Required actions:
A: Name the current members of Soulwave listed in the band article.
B: In the rows, rewrite the stretch from the line containing "Approximate centers as (x, y) in pixels." through the line containing "416), (214, 694)." as a JSON list of strings, one per line.

Text shown:

┄┄┄┄┄┄┄┄┄┄┄┄┄┄┄┄┄┄┄┄

- Origin: Körmend, Hungary
- Genres: Alternative rock
- Years active: 2007–present
- Labels: Universal Music Group
- Members: Máté Fodor Barnabas Tóth Gergely Varga Attila Pap
- Past members: Gábor Szeifert Zsolt Mihály András Németh Dávid "Dave" Bencsics Dr. Márton Lajos

= Soulwave =

Hungarian band

Soulwave is a Hungarian indie and folk alternative rock band from Körmend.

==History==

===Formation: 2007–2009===
The band was founded in 2007 by singer Máté Fodor. Their first EP was recorded with Gábor Szeifert on bass and drummer Zsolt Mihály, titled "Butterflies EP". The EP was found by Karmatronic, the founder of Karmatronic Records, and afterwards, Soulwave released the band's first single titled Lonely, and was subsequently contracted to prepare another song, which ultimately was not issued. Their first video clip was that of their song Lonely.

┄┄┄┄┄┄┄┄┄┄┄┄┄┄┄┄┄┄┄┄

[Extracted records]

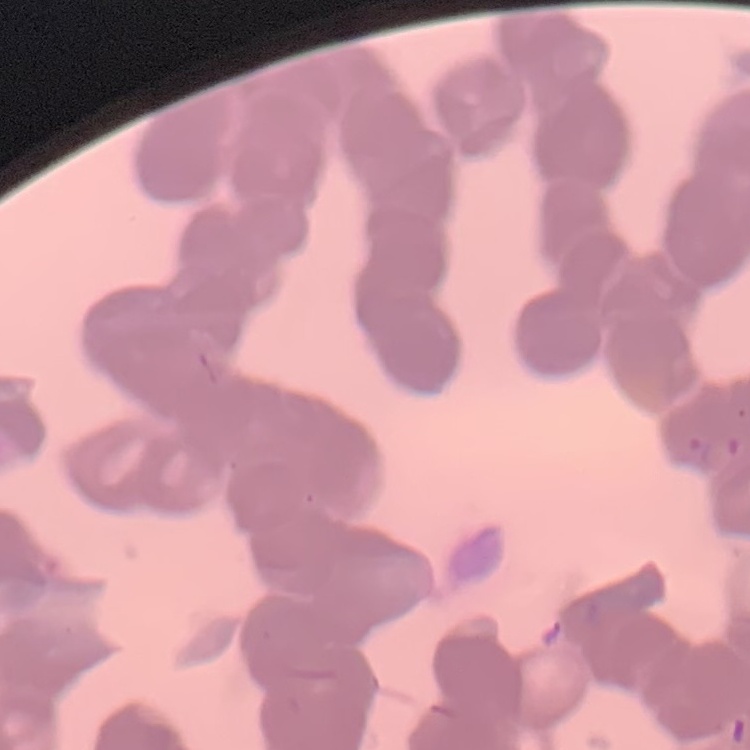

red blood cell morphology = rouleaux formation
image type = square crop of a larger photomicrograph
stain = Field's or Giemsa
preparation = thin peripheral smear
Assess this cell for malaria.
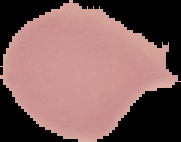
Uninfected.

The area outside the segmented cell region is set to black. From a thin blood smear. Image is 181×142 pixels.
Report the malaria status of this cell.
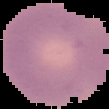

Uninfected.

From a thin blood film. The area outside the segmented cell region is set to black. Image is 109×109 pixels.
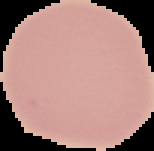

Image is 154×151 pixels. Malaria status: uninfected. From a thin blood smear. Segmented cell region on a black background.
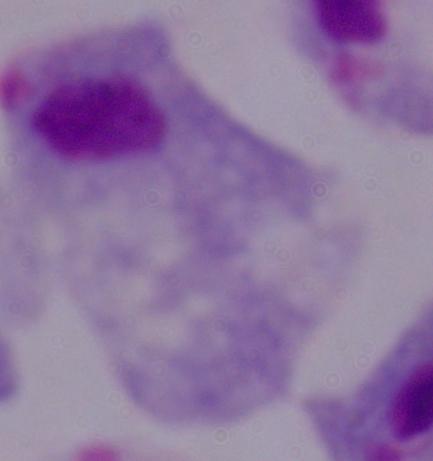
Summary:
  - Identification: trichomonad
  - Magnification: 1000x
  - Modality: photomicrograph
Identify the preparation type.
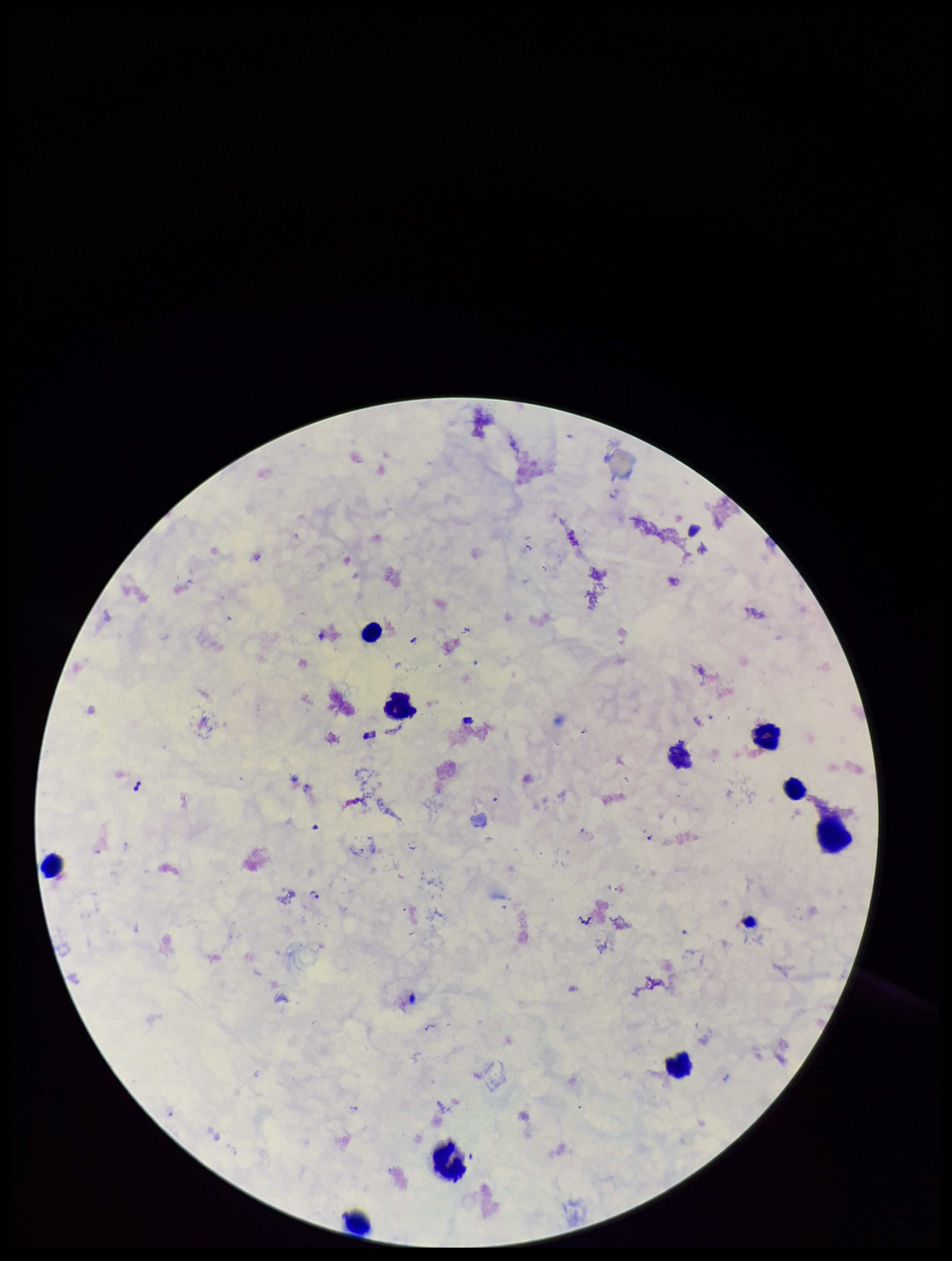
It is a thick blood smear.

{
  "leukocyte_count": 9,
  "species_reported_for_this_patient": "Plasmodium falciparum",
  "parasite_count": 2,
  "field_of_view": "one from this slide",
  "stain": "Giemsa",
  "image_size": "952×1261 pixels",
  "plasmodium_parasites": "detected",
  "capture": "smartphone photograph through the microscope eyepiece",
  "patient_malaria_status": "positive"
}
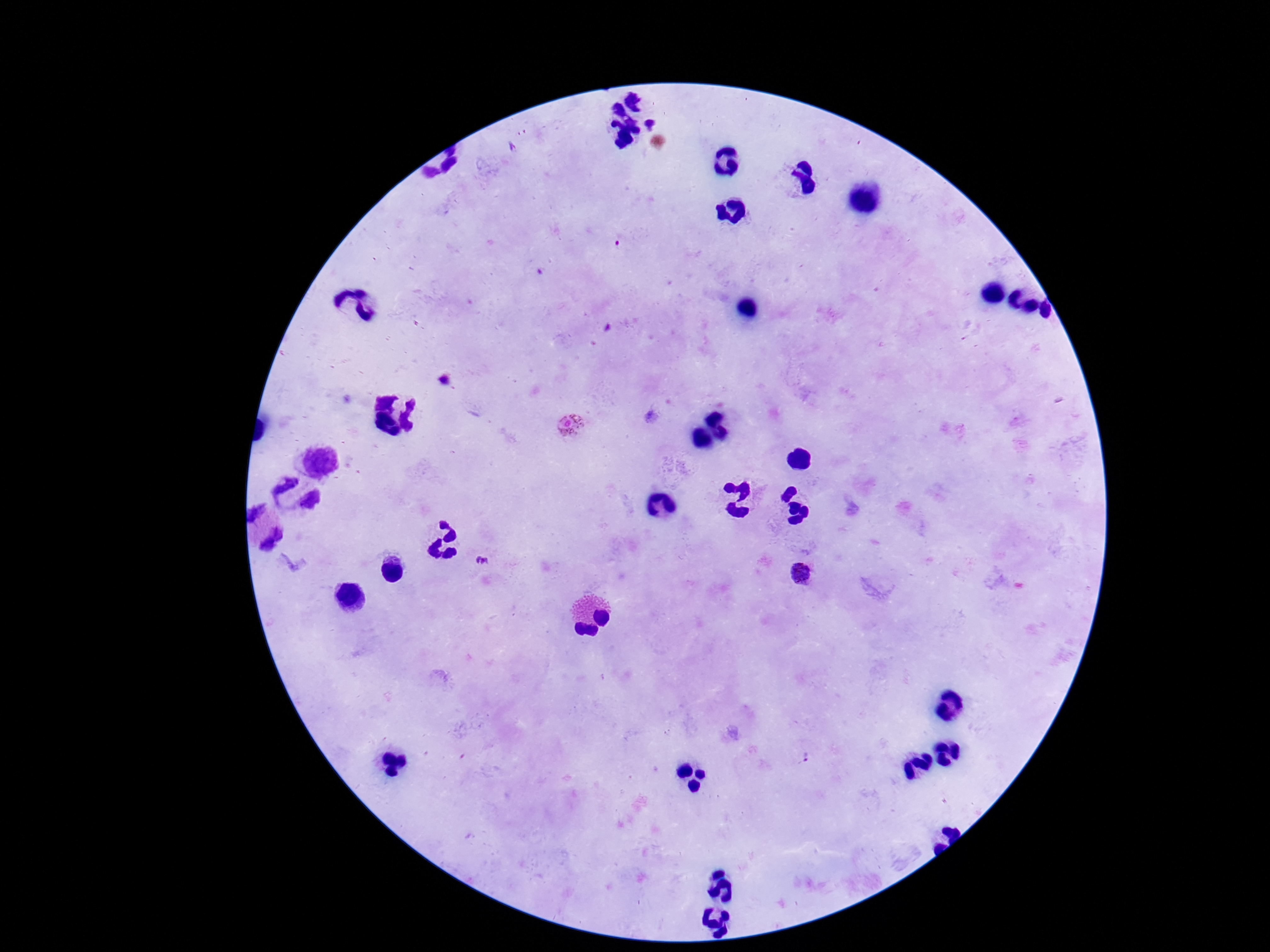 Approximate centers as [x, y] in pixels. Plasmodium parasite locations: [570, 426], [480, 562]. Single field of view. Giemsa-stained preparation. Image is 1270×952 pixels. 100x magnification. Smartphone photograph taken through the microscope eyepiece. Patient malaria status: infected. Thick peripheral-blood smear.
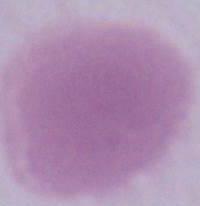 Photomicrograph. Captured at 1000x magnification. A red blood cell is seen.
Comment on the morphology of the erythrocytes.
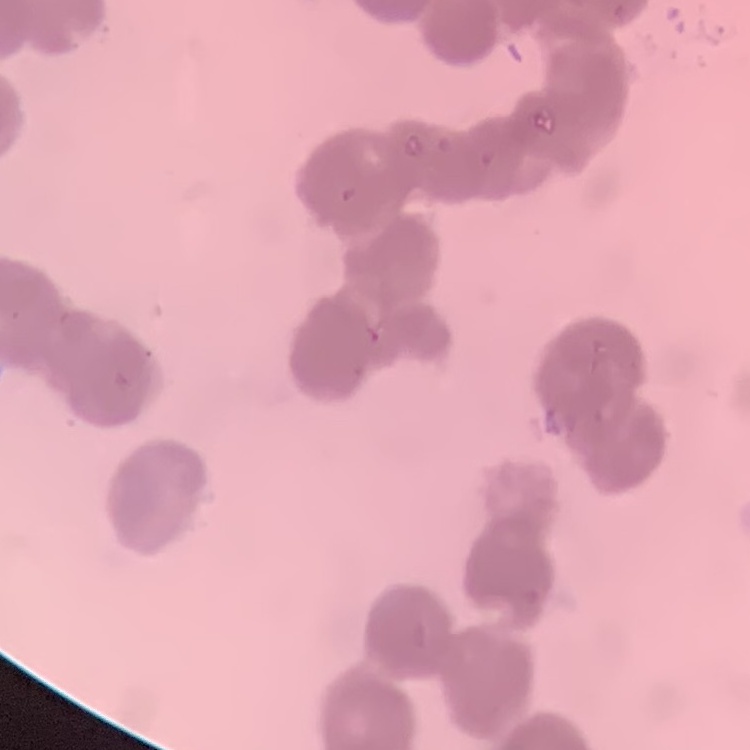
They show rouleaux formation.

Summary:
  - Stain: Field's or Giemsa
  - Image type: one tile cut from a larger photomicrograph
  - Preparation: thin blood smear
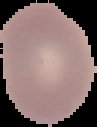
Summary:
  - Image size: 97×127 pixels
  - Preparation: thin blood smear
  - Image type: segmented cell region on a black background
  - Malaria status: uninfected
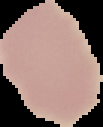
preparation = thin blood film
result = no malaria parasites detected
image size = 103×127 pixels
image type = segmented cell region on a black background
Name the parasite shown.
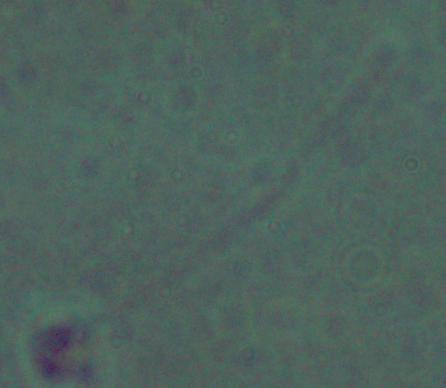

This is Leishmania.

Micrograph. Captured at 1000x magnification.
Locate every malaria parasite.
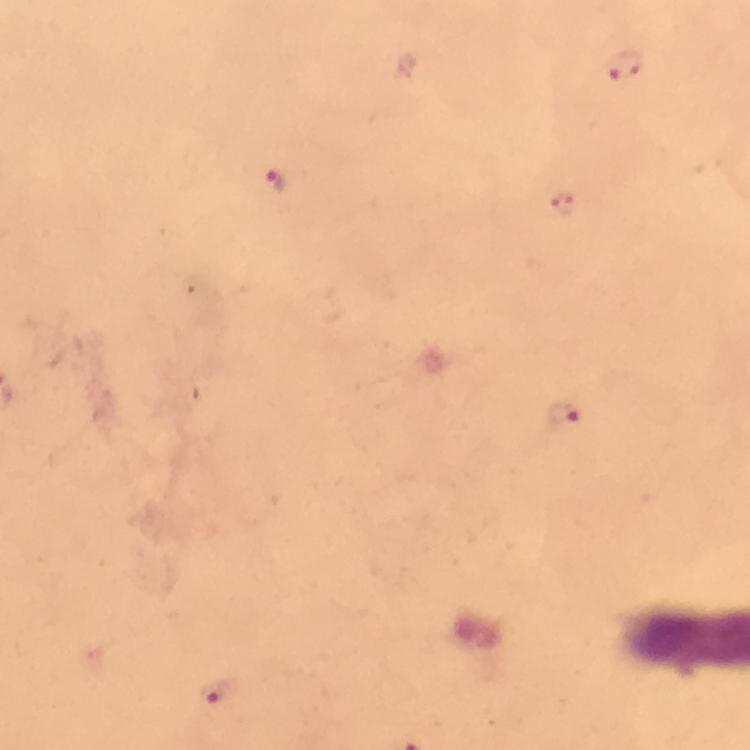
Approximate centers as (x, y) in pixels.
Malaria parasites: (623, 66), (276, 181), (561, 204), (564, 416), (214, 694).

From a malaria diagnostic workup. 100x magnification. Thick smear. Immersion oil was used. Giemsa-stained preparation. Photographed through the microscope with a smartphone camera. Image is 750×750 pixels. Cropped region of a single field of view.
Name the parasite shown.
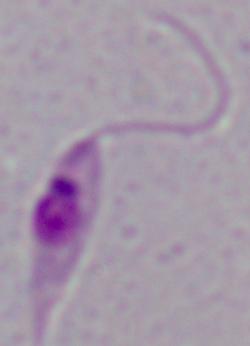

This is Leishmania.

modality = micrograph
magnification = 1000x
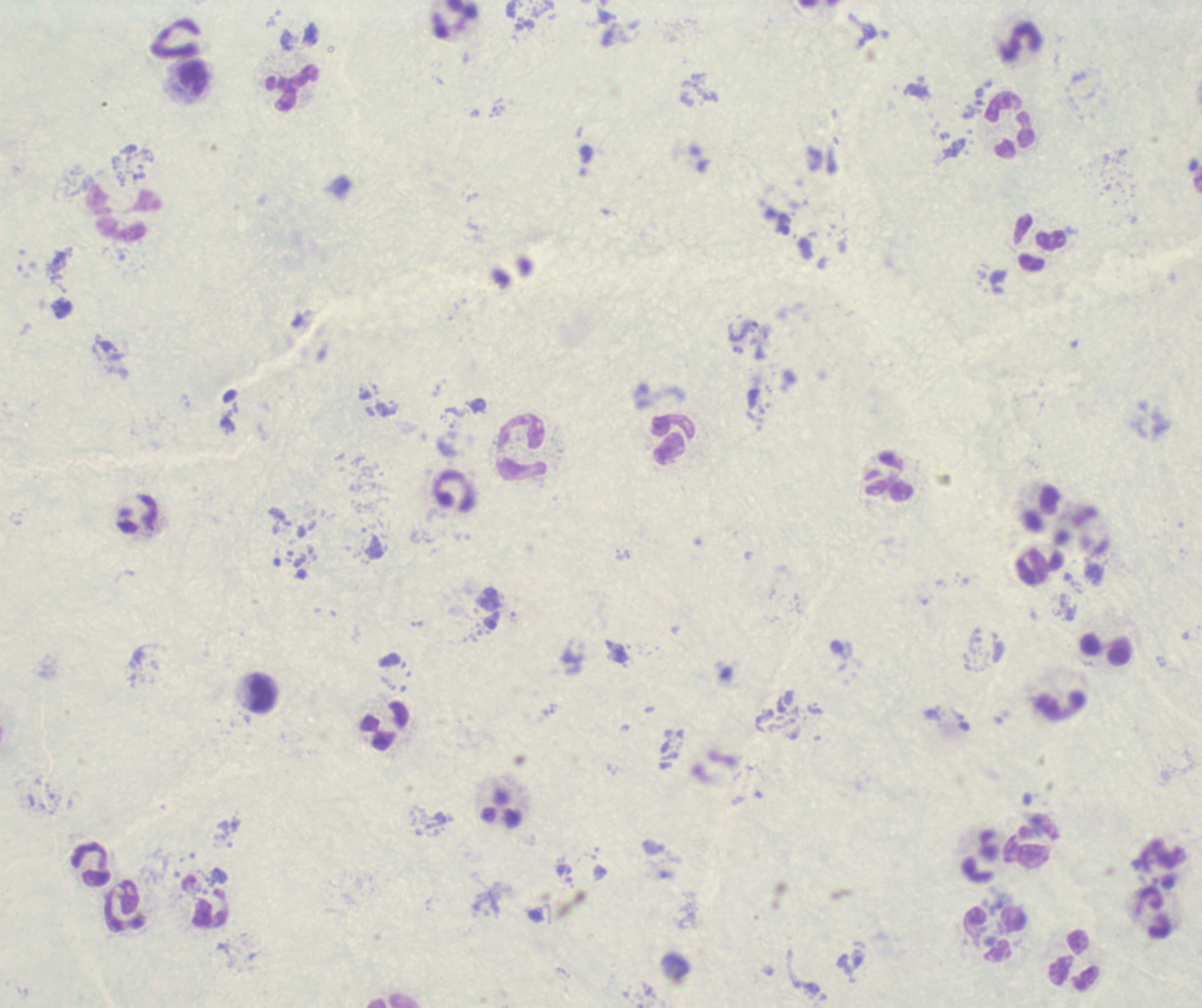

Approximate object centers, in pixels from the top-left corner.
Summary:
  - Trophozoite locations: (x=743, y=332)
  - Leukocyte locations: (x=1021, y=43), (x=193, y=78), (x=292, y=88), (x=1011, y=126), (x=124, y=211), (x=1040, y=243), (x=673, y=441), (x=521, y=447), (x=889, y=475), (x=455, y=492), (x=1040, y=566), (x=1106, y=649), (x=263, y=693), (x=385, y=727), (x=1031, y=840), (x=91, y=866), (x=124, y=907), (x=1153, y=913), (x=994, y=934), (x=1075, y=960)
  - Image size: 1202×1008 pixels
  - Field of view: single
  - Context: previously used in a real diagnosis
  - Preparation: thick blood smear
  - Stain: Romanowsky
  - Result: positive for Plasmodium parasites
  - Background quality: unsatisfactory
  - Magnification: 100x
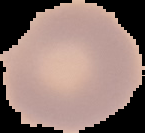
Summary:
  - Image size: 145×133 pixels
  - Image type: segmented cell region on a black background
  - Preparation: thin blood smear
  - Malaria status: uninfected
State the preparation type.
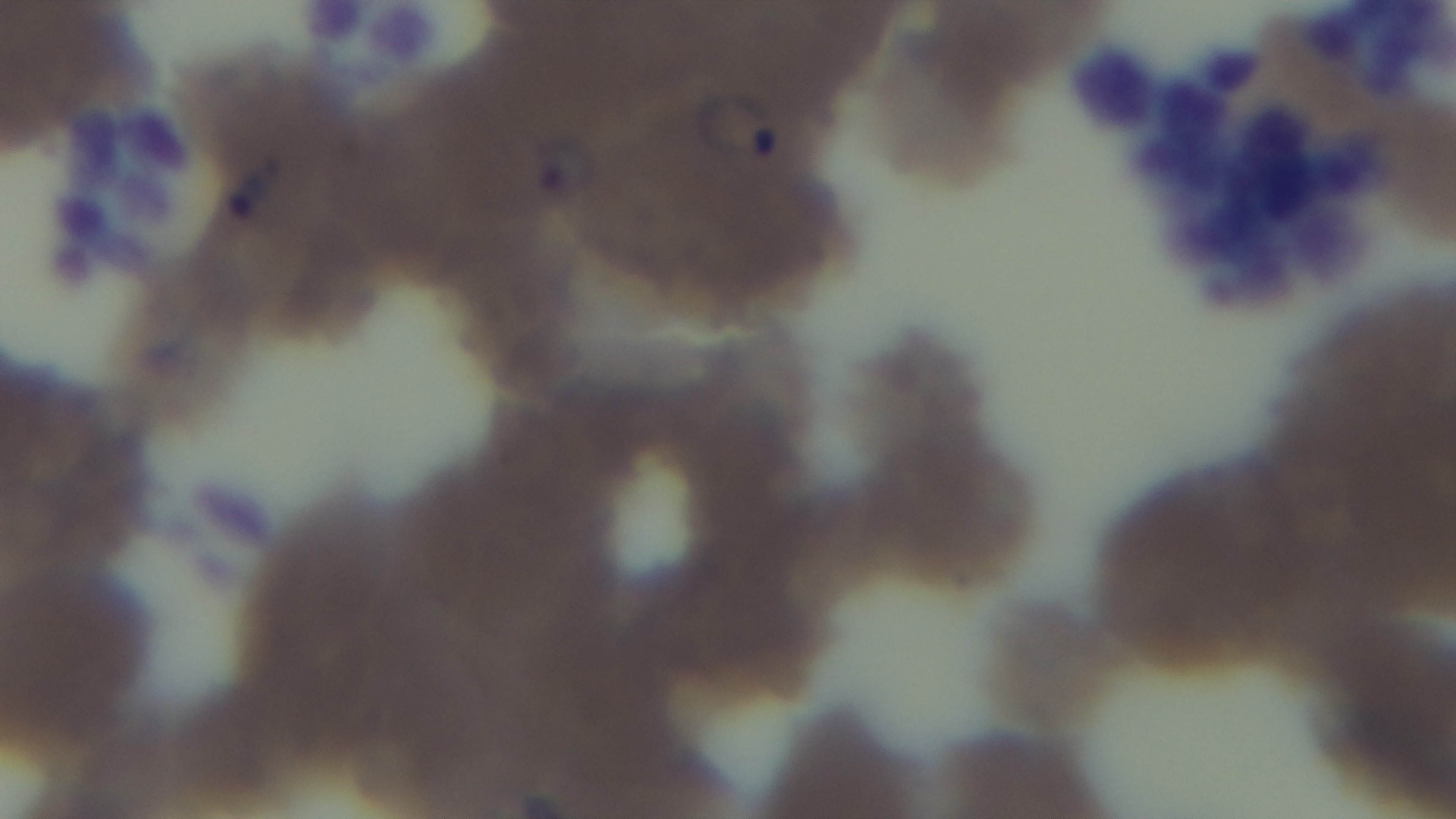

A thin smear.

One field from the slide. Giemsa stain. Malaria status: infected. Light microscopy. Captured with a mounted 4K digital camera. 100x oil-immersion objective.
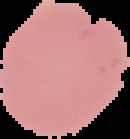 Segmented cell region on a black background. Malaria status: uninfected. Image is 130×139 pixels. From a thin blood film.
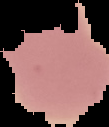
Summary:
  - Preparation: thin blood smear
  - Malaria status: parasitized
  - Image size: 109×127 pixels
  - Image type: cell region segmented out of the field of view; surrounding area masked to black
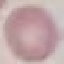 Malaria status: uninfected. Thin blood film. Giemsa-stained preparation. Photographed with a smartphone camera at the microscope eyepiece. Cell patch, automatically extracted from a larger field of view and resized to 64 × 64 pixels.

┄┄┄┄┄┄┄┄┄┄┄┄┄┄┄┄┄┄┄┄

Responses by task:
A: Máté Fodor, Barnabas Tóth, Gergely Varga, Attila Pap

B:
[
  "Approximate centers as (x, y) in pixels.",
  "Malaria parasites: (623, 66), (276, 181), (561, 204), (564, 416), (214, 694)."
]